With the line containing "[camera-trap image, curated labels]" as the start and the line containing "category: neotoma species" as the end, transcribe that span of the entries below exactly, including both.

########################################

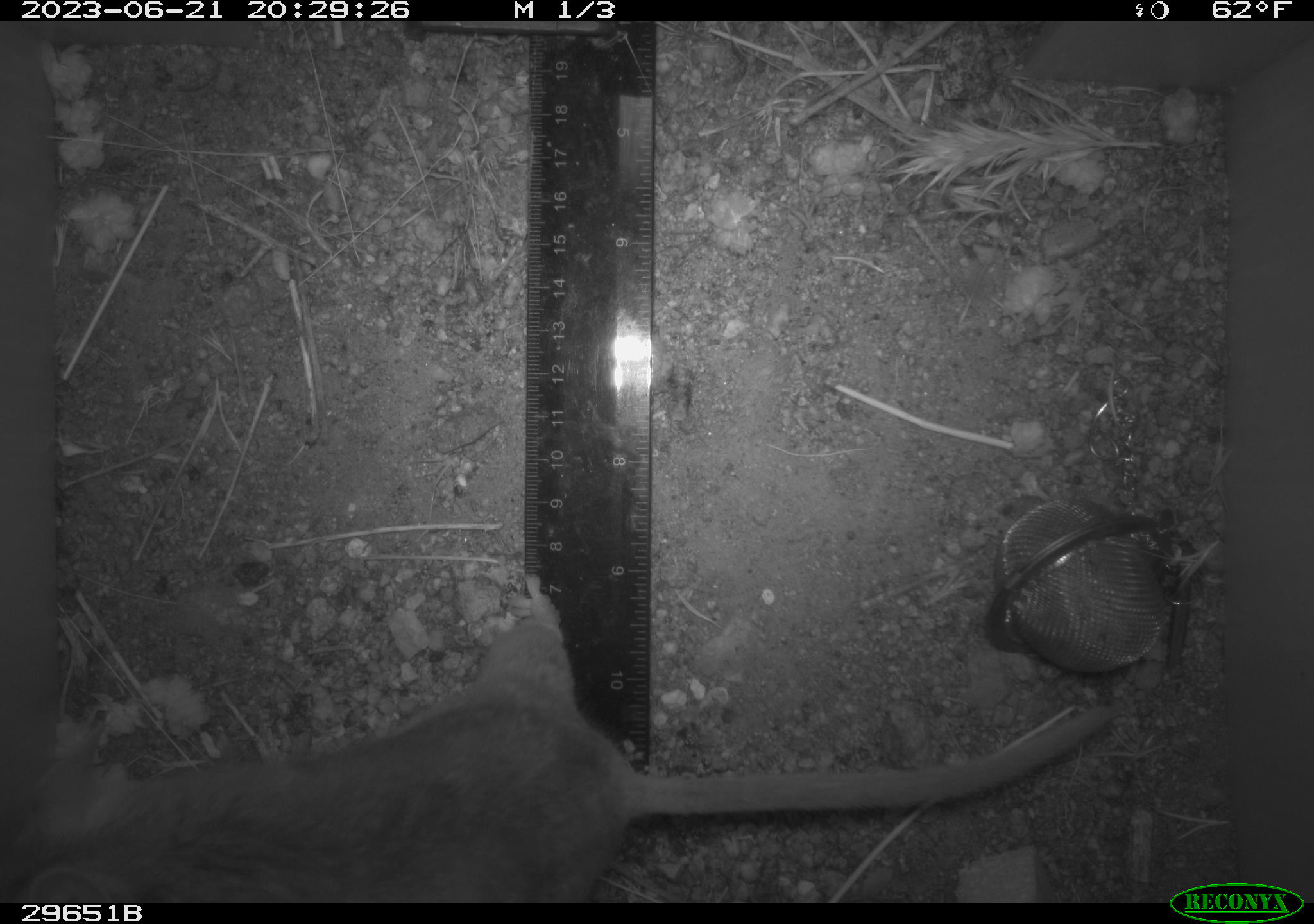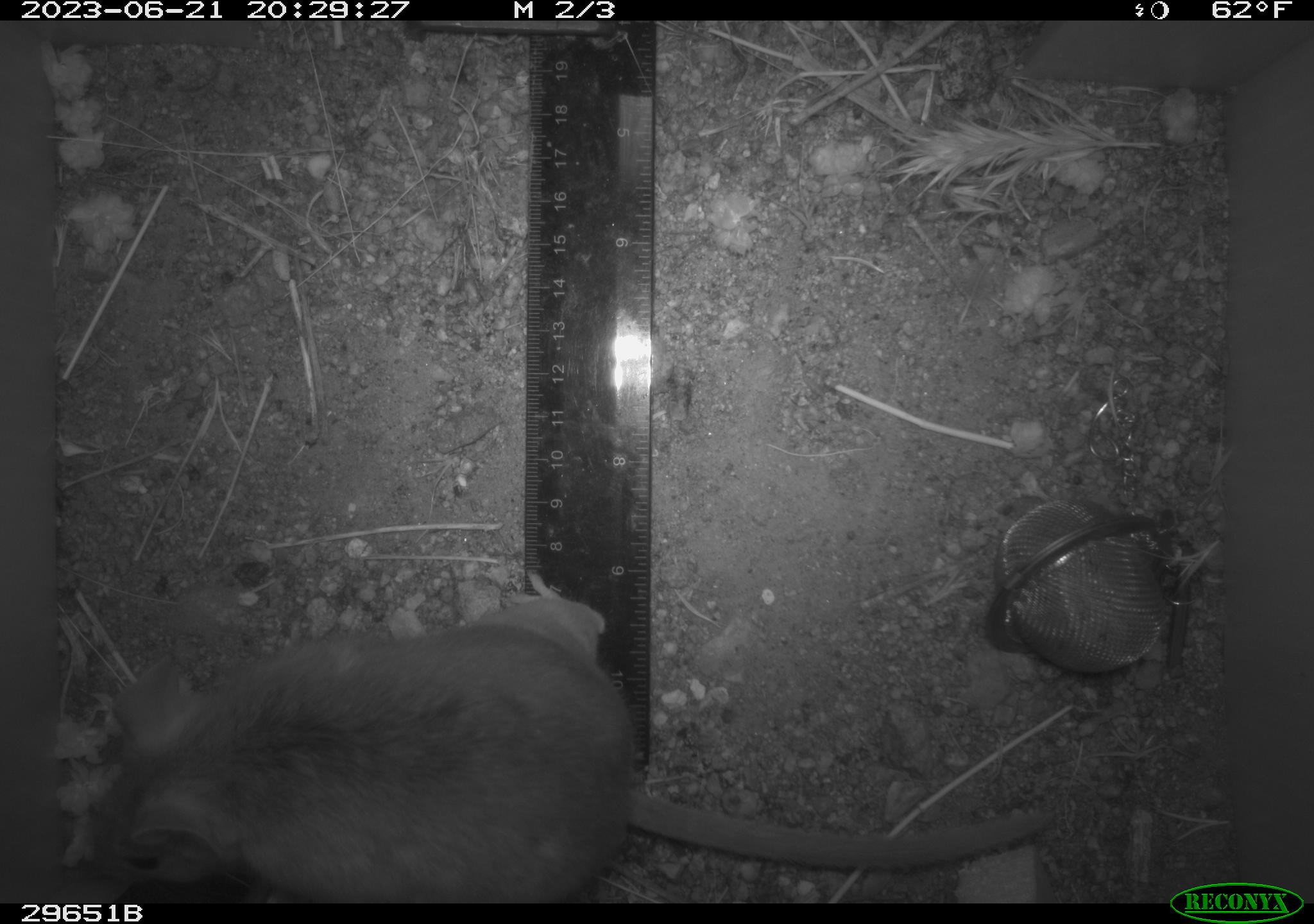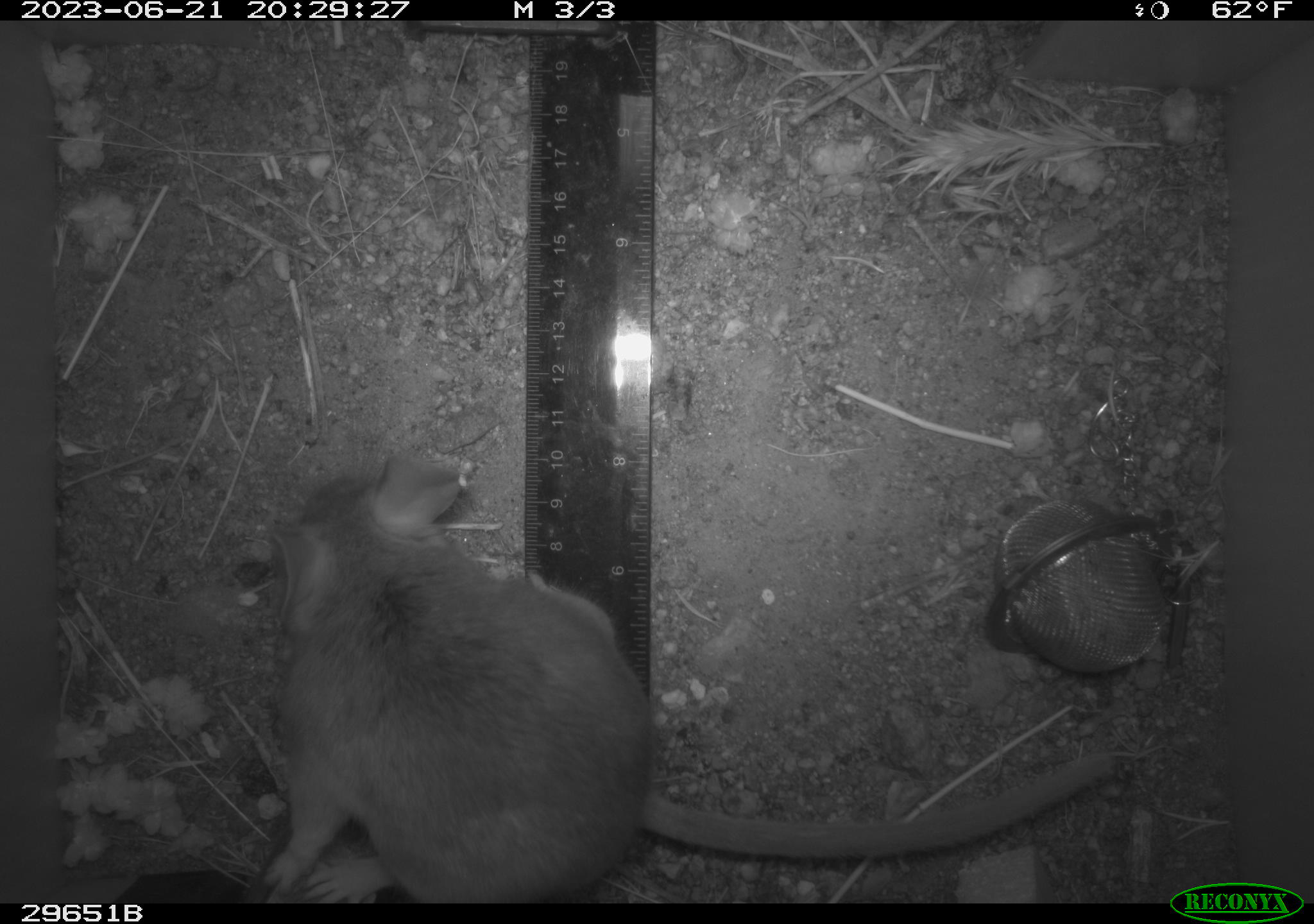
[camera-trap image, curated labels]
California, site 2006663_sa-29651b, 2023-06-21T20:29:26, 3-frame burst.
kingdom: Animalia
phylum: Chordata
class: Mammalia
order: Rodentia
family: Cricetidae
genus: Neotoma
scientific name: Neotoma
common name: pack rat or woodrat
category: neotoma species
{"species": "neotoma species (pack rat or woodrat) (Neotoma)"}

########################################

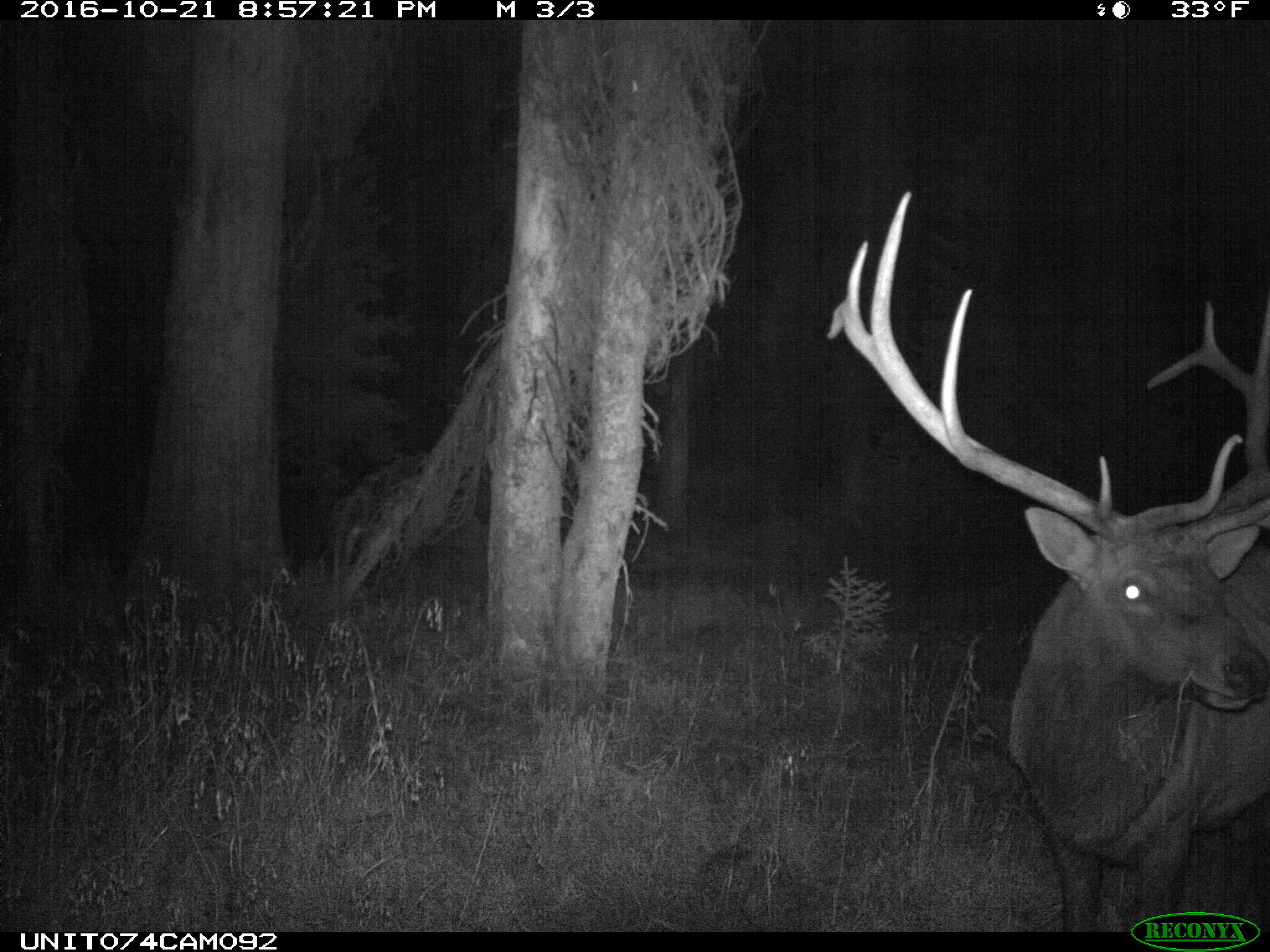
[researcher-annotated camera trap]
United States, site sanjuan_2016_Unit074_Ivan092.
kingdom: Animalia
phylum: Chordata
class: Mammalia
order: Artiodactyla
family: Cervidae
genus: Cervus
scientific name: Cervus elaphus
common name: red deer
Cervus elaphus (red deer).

########################################

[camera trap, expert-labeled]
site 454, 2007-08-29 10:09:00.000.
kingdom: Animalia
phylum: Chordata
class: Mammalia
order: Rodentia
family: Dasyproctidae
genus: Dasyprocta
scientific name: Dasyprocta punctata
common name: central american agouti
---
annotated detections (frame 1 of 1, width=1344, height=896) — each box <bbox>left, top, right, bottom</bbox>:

########################################

SOLVED EXERCISE »
[camera-trap image, curated labels]
California, site 2006663_sa-29651b, 2023-06-21T20:29:26, 3-frame burst.
kingdom: Animalia
phylum: Chordata
class: Mammalia
order: Rodentia
family: Cricetidae
genus: Neotoma
scientific name: Neotoma
common name: pack rat or woodrat
category: neotoma species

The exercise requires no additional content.